Según una crónica periodística de hace un par de años, Ana Ponikvar, una traductora jubilada y viuda de 80 y tantos años, sin moverse de su casa, ha vivido en siete países diferentes. Desde el Imperio Austrohúngaro hasta la actual Eslovenia, país de la UE. Pero lo más atractivo no es tanto la afiliación administrativa o el color de su documento de identidad, siete en el transcurso de su vida, sino que en ese período de tiempo ha tenido que cantar otros tantos himnos nacionales, hacer la genuflexión ante otros tantos iconos y, sobre todo, defender otras tantas filosofías de vida. Esta señora se ha visto obligada a soportar, entusiasmarse, denigrar o enaltecer otros tantos conjuntos de valores. Siete países, siete regímenes políticos, siete colectivos de autoridades, y siete formas y maneras de vivir la vida. La verdad es que el mundo ha sido y es, por utilizar una expresión feliz de Roberto Musil, un manicomio babilónico no solo por los lenguajes orales, lo que cada uno habla, sino sobre todo por la multitud de formas y maneras de enfrentar la vida y de entender la muerte, que no es sino el punto de referencia para comprender todo lo que hacemos y sentimos, y a lo que llamamos de muchas maneras y formas: identidades sociales, tribus, clanes, razas o pandillas. Y, en un lenguaje más cultivado, Estados y naciones. Por más que se quiera uno desgajar de lo que nombramos como sus raíces, la casta, el linaje y la etnia siempre están ahí para identificarnos, para fotografiarnos entre los nuestros. Y así lo expresan nuestros modos y costumbres, que son el testigo de cómo sentimos las pasiones y las acciones del hombre.

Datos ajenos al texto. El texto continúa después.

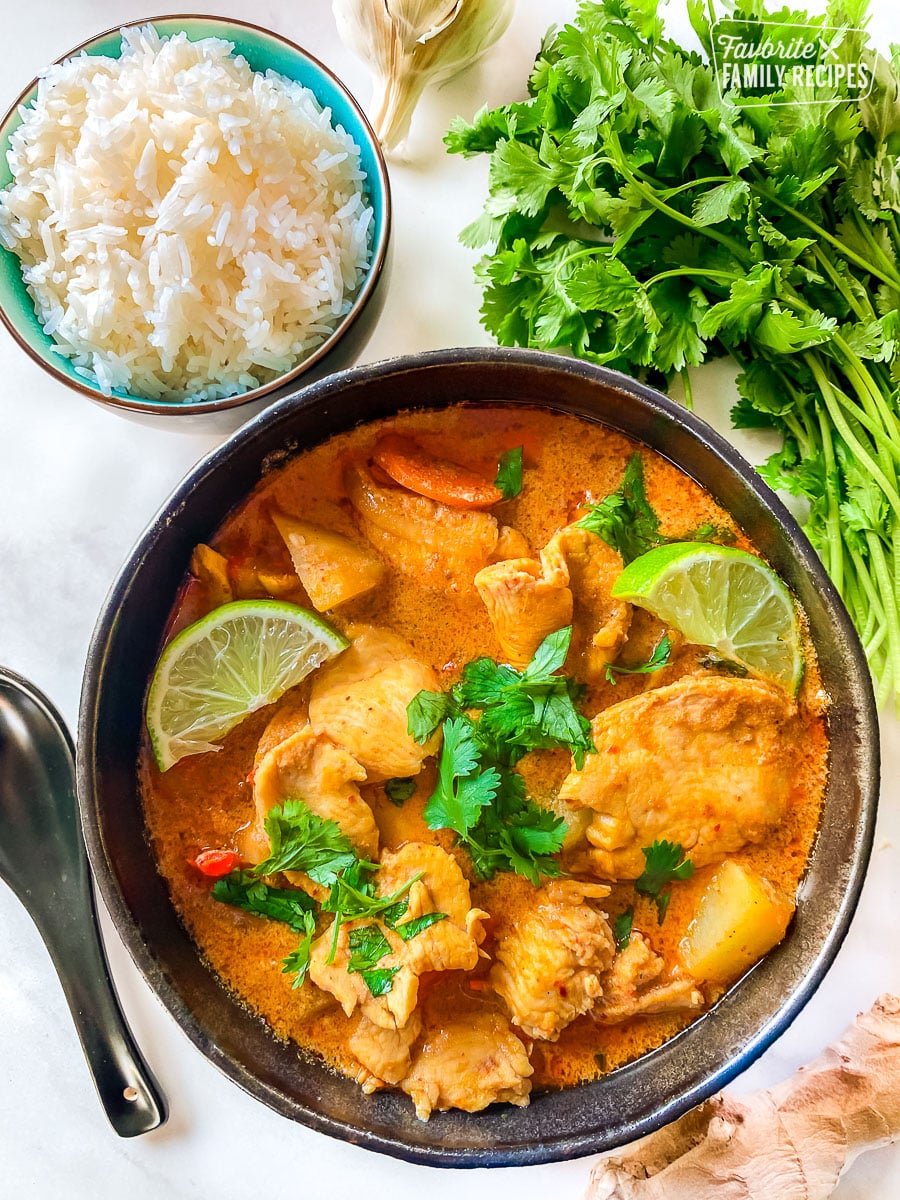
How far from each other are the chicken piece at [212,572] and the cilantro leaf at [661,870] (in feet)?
3.31

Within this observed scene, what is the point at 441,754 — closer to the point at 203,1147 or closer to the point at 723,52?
the point at 203,1147

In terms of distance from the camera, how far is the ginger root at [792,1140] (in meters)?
2.18

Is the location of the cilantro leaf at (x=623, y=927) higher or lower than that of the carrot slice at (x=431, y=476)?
lower

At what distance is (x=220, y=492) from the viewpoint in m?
2.06

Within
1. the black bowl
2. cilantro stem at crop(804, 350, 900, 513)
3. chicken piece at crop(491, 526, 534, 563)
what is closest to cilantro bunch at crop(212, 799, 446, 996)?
the black bowl

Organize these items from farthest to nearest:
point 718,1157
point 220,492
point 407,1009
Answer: point 718,1157, point 220,492, point 407,1009

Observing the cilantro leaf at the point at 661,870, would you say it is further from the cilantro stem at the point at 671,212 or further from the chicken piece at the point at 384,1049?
the cilantro stem at the point at 671,212

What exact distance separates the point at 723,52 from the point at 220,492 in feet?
4.41

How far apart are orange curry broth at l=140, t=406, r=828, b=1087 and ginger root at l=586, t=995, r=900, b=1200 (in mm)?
306

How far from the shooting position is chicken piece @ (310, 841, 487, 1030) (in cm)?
196

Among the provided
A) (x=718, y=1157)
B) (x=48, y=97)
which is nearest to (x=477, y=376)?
(x=48, y=97)

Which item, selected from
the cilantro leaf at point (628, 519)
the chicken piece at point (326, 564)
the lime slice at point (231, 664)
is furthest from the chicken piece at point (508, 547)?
the lime slice at point (231, 664)

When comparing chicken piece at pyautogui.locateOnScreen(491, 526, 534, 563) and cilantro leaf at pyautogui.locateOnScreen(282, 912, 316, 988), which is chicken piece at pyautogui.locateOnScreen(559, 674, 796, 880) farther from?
cilantro leaf at pyautogui.locateOnScreen(282, 912, 316, 988)

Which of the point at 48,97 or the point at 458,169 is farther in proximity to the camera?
the point at 458,169
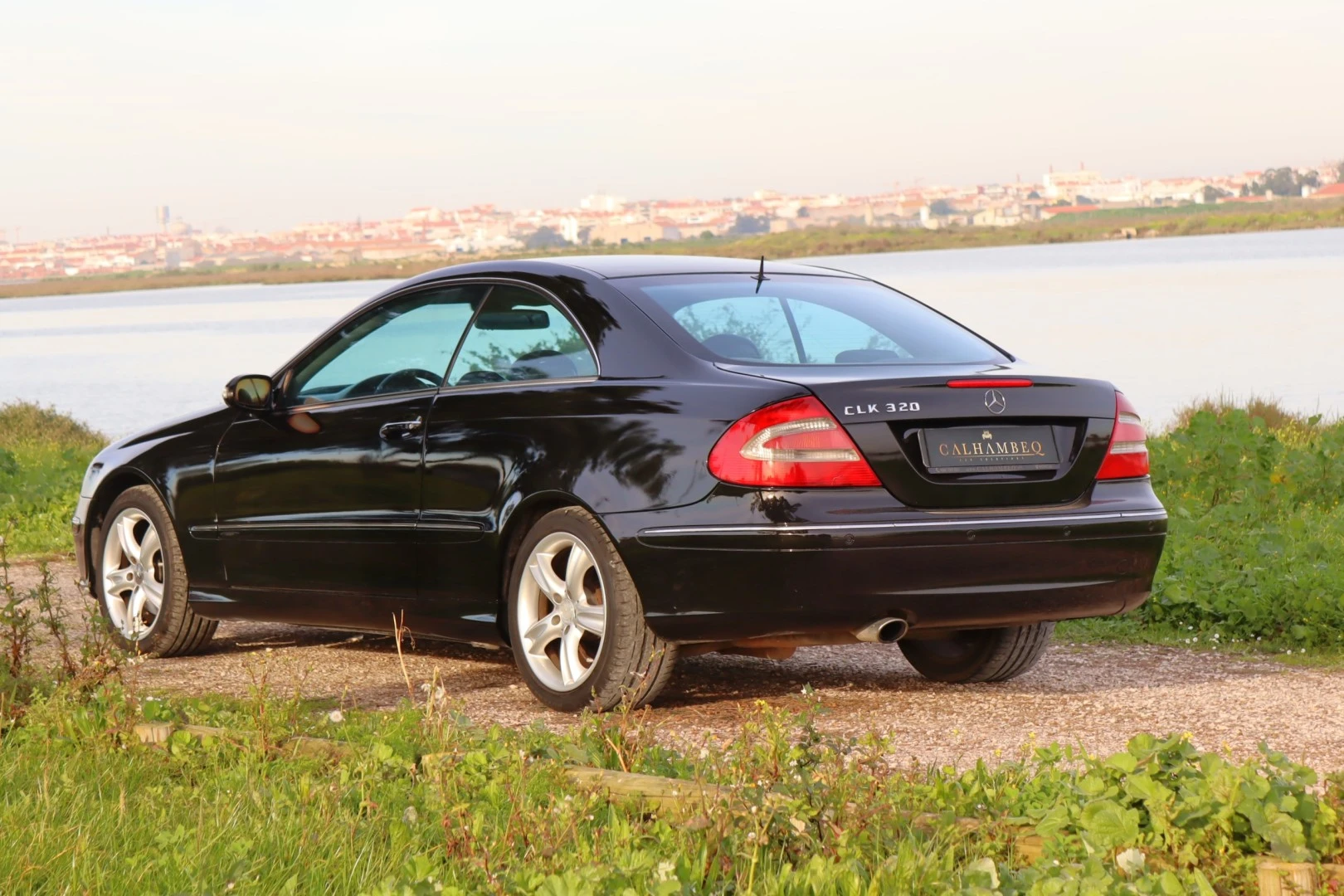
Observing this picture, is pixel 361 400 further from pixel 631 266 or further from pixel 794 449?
pixel 794 449

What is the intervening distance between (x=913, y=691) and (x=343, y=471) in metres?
2.38

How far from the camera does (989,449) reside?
5.75 m

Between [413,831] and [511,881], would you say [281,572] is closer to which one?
[413,831]

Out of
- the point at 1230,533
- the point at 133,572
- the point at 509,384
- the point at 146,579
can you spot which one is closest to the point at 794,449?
the point at 509,384

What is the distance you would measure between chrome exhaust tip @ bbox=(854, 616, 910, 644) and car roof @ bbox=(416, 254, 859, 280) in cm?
167

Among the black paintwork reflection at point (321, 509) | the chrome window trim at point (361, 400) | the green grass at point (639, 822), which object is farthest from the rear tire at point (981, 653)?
the chrome window trim at point (361, 400)

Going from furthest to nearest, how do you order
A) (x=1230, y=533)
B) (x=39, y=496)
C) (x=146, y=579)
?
(x=39, y=496) < (x=1230, y=533) < (x=146, y=579)

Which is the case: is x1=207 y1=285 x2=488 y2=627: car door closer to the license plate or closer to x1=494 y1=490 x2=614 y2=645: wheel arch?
x1=494 y1=490 x2=614 y2=645: wheel arch

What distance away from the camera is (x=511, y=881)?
3.45m

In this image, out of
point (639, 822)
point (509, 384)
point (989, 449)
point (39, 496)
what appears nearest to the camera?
point (639, 822)

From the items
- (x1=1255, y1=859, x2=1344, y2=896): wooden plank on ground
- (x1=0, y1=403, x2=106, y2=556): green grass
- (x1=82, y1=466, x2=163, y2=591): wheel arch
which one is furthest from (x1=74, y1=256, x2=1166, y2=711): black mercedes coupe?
(x1=0, y1=403, x2=106, y2=556): green grass

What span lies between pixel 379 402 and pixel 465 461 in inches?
27.6

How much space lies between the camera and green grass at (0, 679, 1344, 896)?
11.5 ft

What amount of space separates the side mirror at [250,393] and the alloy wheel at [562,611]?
1.81 metres
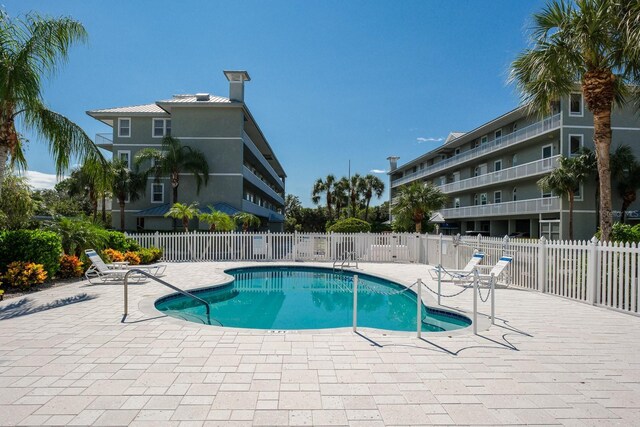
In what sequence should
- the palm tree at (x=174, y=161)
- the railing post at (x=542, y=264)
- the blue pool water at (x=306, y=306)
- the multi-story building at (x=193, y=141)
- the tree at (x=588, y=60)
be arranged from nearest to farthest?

Fernando Riaza apuntaba que esta manera de ser se describe de dos formas. Una, sicológica, cuando se habla del carácter, del temperamento, del alma de un pueblo, lo que suele ocurrir en situaciones en las que el grupo busca y exige mayor autonomía y menor dependencia de otros poderes superiores: normalmente pasa cuando una sociedad desea tener un Estado a su nombre o, al menos, suficiente margen para organizar sus cosas sin intromisión ajena. La otra manera de manifestar lo que somos como colectivo es mediante un conjunto de valores, un proyecto moral: aquello en lo que creemos, nuestros derechos y nuestros respetos, que se aprecia en cómo nos casamos y elegimos pareja, qué hacemos al nacer o cómo elegimos a nuestras autoridades.

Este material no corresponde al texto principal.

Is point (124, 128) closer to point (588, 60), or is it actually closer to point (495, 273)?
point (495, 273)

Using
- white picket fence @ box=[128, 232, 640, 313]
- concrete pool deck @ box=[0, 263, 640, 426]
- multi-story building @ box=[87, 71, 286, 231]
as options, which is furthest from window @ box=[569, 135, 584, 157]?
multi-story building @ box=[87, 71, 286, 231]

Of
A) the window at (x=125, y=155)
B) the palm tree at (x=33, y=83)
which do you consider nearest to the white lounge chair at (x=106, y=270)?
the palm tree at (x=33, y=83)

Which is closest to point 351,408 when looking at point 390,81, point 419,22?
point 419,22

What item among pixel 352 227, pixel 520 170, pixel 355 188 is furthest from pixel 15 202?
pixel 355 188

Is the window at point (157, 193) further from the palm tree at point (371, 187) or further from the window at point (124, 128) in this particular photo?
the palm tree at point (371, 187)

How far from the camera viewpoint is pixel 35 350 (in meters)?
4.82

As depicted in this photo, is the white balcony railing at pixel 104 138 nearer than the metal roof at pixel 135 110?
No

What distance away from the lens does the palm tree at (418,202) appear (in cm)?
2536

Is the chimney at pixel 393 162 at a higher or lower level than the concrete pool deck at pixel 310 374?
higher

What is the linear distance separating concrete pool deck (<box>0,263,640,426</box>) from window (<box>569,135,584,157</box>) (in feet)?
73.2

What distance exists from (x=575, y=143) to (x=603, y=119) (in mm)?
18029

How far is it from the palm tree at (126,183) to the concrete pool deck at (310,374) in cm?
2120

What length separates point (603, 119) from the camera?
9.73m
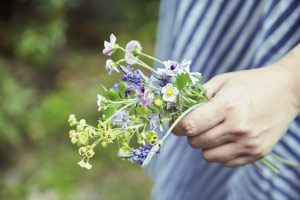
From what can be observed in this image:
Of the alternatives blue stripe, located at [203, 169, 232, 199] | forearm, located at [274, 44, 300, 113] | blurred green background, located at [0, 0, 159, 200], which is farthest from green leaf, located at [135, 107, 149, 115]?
blurred green background, located at [0, 0, 159, 200]

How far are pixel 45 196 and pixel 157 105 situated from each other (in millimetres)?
1641

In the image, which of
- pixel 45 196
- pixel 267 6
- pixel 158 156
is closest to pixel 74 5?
pixel 45 196

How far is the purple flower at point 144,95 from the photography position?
74cm

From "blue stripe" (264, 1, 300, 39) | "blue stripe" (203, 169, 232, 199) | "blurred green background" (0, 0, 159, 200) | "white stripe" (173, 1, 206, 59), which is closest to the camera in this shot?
"blue stripe" (264, 1, 300, 39)

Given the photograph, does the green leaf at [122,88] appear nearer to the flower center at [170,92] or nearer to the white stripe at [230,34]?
the flower center at [170,92]

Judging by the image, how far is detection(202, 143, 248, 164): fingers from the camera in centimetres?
85

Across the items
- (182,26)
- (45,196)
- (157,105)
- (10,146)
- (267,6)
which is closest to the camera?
(157,105)

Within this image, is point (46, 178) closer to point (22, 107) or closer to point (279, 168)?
point (22, 107)

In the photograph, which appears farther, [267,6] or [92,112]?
[92,112]

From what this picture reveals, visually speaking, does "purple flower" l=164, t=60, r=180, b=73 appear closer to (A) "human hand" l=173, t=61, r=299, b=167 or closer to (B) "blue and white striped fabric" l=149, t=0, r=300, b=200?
(A) "human hand" l=173, t=61, r=299, b=167

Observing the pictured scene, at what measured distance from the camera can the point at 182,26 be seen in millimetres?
1152

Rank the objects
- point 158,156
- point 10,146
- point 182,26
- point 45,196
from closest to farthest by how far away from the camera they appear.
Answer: point 182,26
point 158,156
point 45,196
point 10,146

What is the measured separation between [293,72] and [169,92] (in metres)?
0.23

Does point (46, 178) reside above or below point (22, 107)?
below
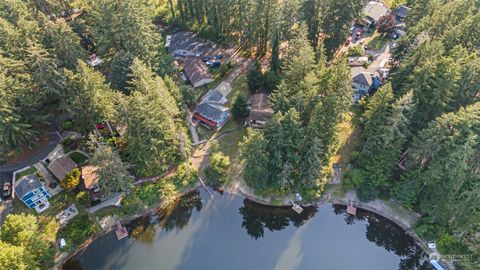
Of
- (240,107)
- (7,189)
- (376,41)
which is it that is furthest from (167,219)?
(376,41)

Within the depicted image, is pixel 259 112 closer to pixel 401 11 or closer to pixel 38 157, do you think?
pixel 38 157

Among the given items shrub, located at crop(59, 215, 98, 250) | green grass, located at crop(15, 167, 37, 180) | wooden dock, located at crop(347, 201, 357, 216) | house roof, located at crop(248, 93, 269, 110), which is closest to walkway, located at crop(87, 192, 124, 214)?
shrub, located at crop(59, 215, 98, 250)

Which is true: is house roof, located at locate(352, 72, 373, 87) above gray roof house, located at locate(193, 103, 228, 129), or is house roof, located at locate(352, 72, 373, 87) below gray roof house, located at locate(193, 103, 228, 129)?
above

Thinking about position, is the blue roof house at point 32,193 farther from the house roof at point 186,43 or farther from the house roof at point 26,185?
the house roof at point 186,43

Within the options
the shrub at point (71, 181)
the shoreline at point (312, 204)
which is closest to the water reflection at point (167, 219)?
the shoreline at point (312, 204)

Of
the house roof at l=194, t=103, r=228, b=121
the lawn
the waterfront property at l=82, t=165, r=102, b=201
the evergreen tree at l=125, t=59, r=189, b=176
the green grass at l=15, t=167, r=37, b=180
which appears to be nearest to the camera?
the evergreen tree at l=125, t=59, r=189, b=176

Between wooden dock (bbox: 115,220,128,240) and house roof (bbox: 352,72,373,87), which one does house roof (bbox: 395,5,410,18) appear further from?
wooden dock (bbox: 115,220,128,240)
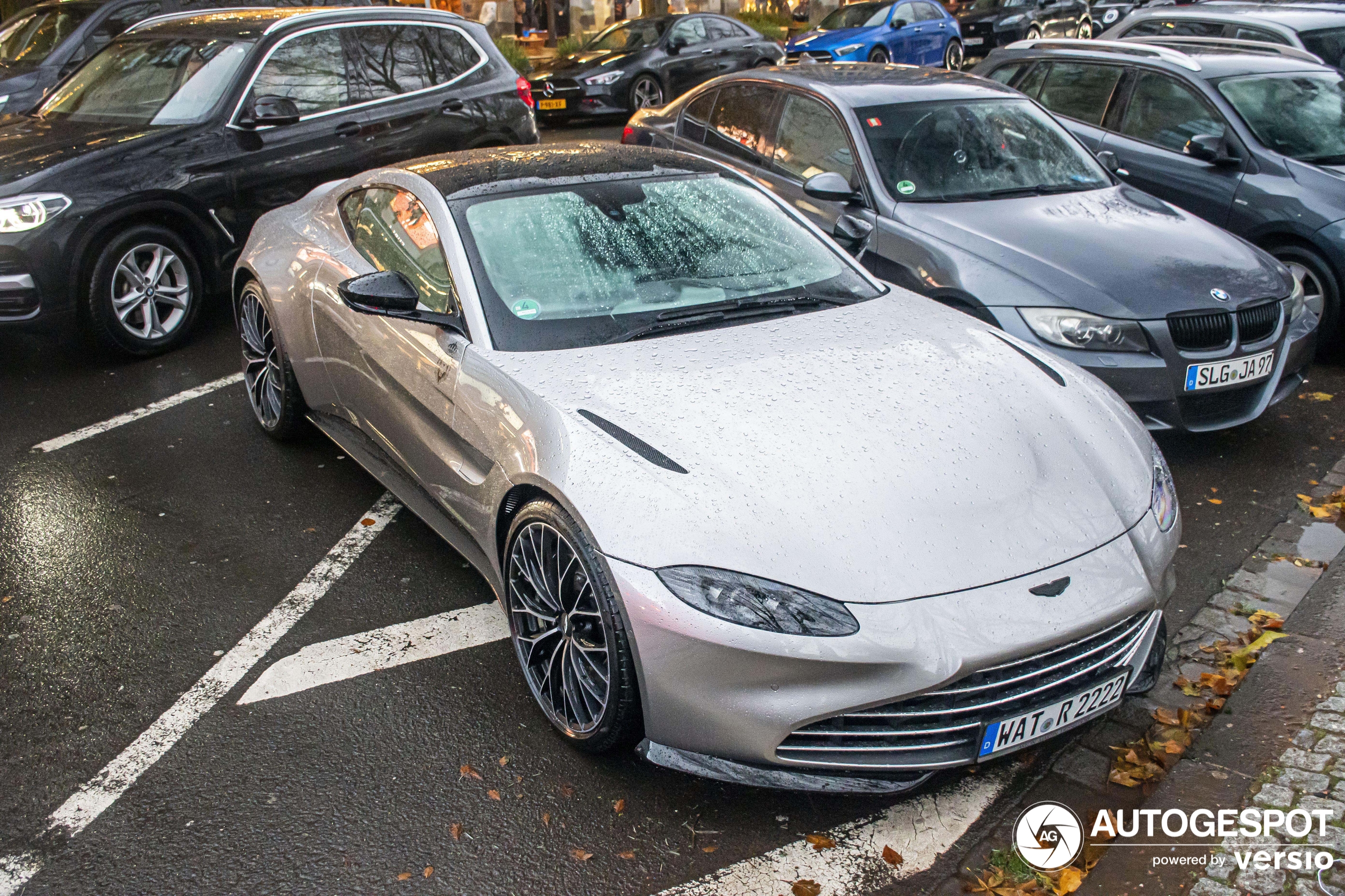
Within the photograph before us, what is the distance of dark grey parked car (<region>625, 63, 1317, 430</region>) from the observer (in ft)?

A la vista de todo esto, el presidente francés, que representa al Estado y también políticamente a la derecha, ha planteado una pregunta pública a todos los ciudadanos que puede resultar inquietante: ¿conseguiríamos definir lo que somos y lo que nos señala en el mundo como franceses?, ¿seríamos capaces de describir los rasgos que definen nuestra identidad de nación?, ¿nos atreveríamos a dedicar un rato a pensar en qué consiste lo que somos? Y ha encargado de coordinar este quehacer a un ministro de su gabinete, que en seguida ha abandonado en un rincón los aspectos sicológicos y se ha ido a dejar claro que la sociedad francesa representa, mantiene y exige cinco valores del todo indeclinables: libertad; igualdad; fraternidad; laicidad y democracia. Y ese marco, que seguramente compartirán no solo casi todos los franceses sino la inmensa mayoría de europeos, es básico e inamovible.

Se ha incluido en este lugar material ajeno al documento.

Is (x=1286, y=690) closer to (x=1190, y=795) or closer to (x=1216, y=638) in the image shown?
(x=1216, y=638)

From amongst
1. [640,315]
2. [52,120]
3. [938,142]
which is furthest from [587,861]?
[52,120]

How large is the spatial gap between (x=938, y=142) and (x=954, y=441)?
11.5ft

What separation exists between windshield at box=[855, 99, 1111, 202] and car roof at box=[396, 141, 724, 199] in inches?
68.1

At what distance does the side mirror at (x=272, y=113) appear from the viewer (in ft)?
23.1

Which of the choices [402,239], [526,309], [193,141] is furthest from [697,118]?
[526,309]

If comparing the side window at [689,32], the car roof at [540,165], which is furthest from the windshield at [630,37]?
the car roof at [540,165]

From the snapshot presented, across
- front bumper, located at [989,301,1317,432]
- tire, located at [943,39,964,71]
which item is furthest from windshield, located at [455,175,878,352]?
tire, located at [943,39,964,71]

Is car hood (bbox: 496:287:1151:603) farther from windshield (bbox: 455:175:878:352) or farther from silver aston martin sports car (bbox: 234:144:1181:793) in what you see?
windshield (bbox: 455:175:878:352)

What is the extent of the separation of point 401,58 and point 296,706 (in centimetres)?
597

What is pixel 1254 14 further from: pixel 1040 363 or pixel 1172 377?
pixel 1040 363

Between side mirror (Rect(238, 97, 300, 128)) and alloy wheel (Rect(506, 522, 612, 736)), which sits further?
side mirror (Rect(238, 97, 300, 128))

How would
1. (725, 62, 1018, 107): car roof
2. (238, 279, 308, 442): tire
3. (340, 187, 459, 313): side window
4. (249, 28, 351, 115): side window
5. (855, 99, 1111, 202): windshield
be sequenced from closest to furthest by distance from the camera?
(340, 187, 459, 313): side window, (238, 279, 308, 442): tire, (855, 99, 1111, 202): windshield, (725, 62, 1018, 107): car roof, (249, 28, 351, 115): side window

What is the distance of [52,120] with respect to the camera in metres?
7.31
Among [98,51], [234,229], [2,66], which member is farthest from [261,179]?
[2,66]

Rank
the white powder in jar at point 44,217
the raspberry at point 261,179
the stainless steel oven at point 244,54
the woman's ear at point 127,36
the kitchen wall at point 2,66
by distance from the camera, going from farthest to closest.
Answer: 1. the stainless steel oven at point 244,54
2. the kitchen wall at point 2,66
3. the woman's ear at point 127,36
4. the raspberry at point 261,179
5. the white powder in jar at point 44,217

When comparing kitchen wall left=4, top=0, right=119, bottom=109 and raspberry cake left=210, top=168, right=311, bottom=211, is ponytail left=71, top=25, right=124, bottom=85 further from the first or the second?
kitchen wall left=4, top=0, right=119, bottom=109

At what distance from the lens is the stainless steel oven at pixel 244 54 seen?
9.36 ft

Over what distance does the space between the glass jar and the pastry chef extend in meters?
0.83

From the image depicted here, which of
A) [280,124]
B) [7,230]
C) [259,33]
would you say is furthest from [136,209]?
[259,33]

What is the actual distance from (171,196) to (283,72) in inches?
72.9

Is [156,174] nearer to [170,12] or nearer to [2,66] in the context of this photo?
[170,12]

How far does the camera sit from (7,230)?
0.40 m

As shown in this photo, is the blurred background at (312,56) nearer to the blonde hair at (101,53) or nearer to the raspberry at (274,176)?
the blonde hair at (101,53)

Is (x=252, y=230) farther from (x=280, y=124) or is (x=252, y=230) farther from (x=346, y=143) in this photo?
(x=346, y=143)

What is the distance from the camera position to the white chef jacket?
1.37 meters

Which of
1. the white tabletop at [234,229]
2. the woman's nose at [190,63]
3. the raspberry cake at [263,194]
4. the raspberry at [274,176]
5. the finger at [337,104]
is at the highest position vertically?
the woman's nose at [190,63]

Hasta aquí, perfecto. Pero lo que hace sospechar de los propósitos del presidente francés y, como en el caso del humo, deja entrever un cierto fuego subterráneo es que haya encargado de esta tarea, compleja y difícil de alto nivel teórico, precisamente al ministro de Inmigración. Lo que no está ni bien ni mal pero sí que lleva a otro escenario, a un diferente contexto en la línea de lo que describe Ulrich Beck como nacionalismos introvertidos. ¿Podría relacionarse esta trama con el grito de trabajadores que el día de Cataluña gritaron a las instituciones que se dejaran de monsergas de identidades catalanistas y se ocuparan del paro, que es lo principal? Esto demuestra una vez más que el verdadero y último problema es, como decía Bertolt Brech, que en cualquier país me puedo morir de hambre.